The task: Please recast the records from the line with "Of the alternatives" up to and including the line with "3.54 meters" as a Markdown table with the columns Row and Line, giving each non-blank line its own numbered row.

Material supplied:
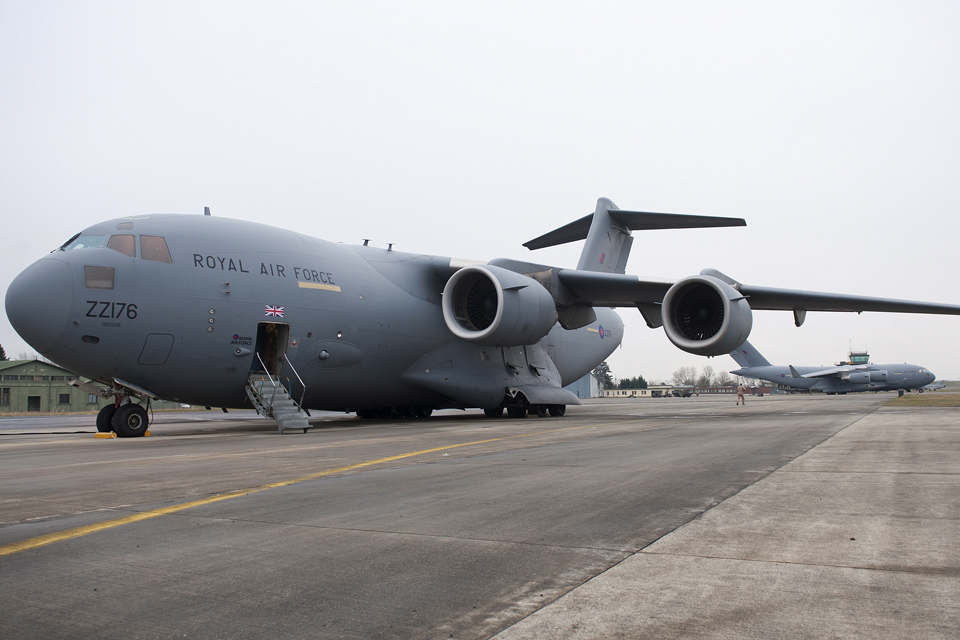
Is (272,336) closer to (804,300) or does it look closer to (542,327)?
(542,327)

==

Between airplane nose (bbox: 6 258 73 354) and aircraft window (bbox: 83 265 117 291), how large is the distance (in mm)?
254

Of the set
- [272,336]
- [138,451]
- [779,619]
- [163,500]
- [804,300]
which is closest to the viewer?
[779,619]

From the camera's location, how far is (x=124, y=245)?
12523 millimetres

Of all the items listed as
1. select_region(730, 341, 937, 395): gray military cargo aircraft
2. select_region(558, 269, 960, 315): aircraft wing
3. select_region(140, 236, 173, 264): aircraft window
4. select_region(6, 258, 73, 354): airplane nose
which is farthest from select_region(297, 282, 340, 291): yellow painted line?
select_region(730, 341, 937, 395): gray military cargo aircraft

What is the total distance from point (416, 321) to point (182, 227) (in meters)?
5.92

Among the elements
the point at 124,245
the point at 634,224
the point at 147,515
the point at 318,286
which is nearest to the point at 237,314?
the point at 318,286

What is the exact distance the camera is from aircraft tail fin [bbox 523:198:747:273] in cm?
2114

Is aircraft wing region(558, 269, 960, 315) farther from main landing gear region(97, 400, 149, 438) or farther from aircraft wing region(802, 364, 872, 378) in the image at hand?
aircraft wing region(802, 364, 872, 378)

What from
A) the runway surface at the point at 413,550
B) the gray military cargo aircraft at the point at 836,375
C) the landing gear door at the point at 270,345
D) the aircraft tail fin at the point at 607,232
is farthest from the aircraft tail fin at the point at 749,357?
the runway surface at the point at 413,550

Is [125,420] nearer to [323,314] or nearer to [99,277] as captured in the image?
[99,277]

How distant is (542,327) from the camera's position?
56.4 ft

* * *

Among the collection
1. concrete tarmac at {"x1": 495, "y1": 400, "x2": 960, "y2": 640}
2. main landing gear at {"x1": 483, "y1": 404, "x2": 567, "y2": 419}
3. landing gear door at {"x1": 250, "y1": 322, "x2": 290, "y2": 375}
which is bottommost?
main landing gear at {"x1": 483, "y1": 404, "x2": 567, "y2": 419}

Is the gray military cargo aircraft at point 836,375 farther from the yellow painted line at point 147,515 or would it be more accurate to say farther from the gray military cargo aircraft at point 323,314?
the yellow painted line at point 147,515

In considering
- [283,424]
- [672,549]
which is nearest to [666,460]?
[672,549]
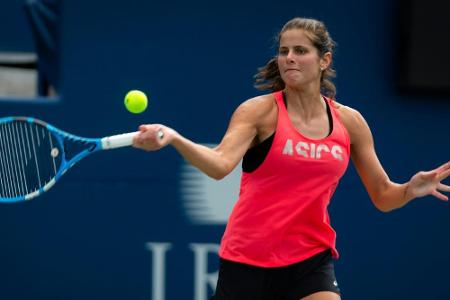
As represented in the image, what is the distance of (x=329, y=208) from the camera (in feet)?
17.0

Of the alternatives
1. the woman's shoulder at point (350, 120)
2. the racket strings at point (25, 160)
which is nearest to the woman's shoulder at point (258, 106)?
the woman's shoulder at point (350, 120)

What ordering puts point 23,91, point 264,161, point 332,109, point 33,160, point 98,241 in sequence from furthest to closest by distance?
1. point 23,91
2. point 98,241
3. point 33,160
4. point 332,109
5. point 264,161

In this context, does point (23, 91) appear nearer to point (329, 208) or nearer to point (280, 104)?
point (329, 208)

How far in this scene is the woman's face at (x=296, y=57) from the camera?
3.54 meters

Result of this exercise:
| Row | Line |
|---|---|
| 1 | Of the alternatives |
| 2 | 1. the woman's shoulder at point (350, 120) |
| 3 | 2. the racket strings at point (25, 160) |
| 4 | which is nearest to the woman's shoulder at point (258, 106)? |
| 5 | the woman's shoulder at point (350, 120) |
| 6 | What ordering puts point 23,91, point 264,161, point 332,109, point 33,160, point 98,241 in sequence from furthest to closest by distance? |
| 7 | 1. point 23,91 |
| 8 | 2. point 98,241 |
| 9 | 3. point 33,160 |
| 10 | 4. point 332,109 |
| 11 | 5. point 264,161 |
| 12 | In this context, does point (23, 91) appear nearer to point (329, 208) or nearer to point (280, 104)? |
| 13 | point (329, 208) |
| 14 | How far in this scene is the woman's face at (x=296, y=57) from the camera? |
| 15 | 3.54 meters |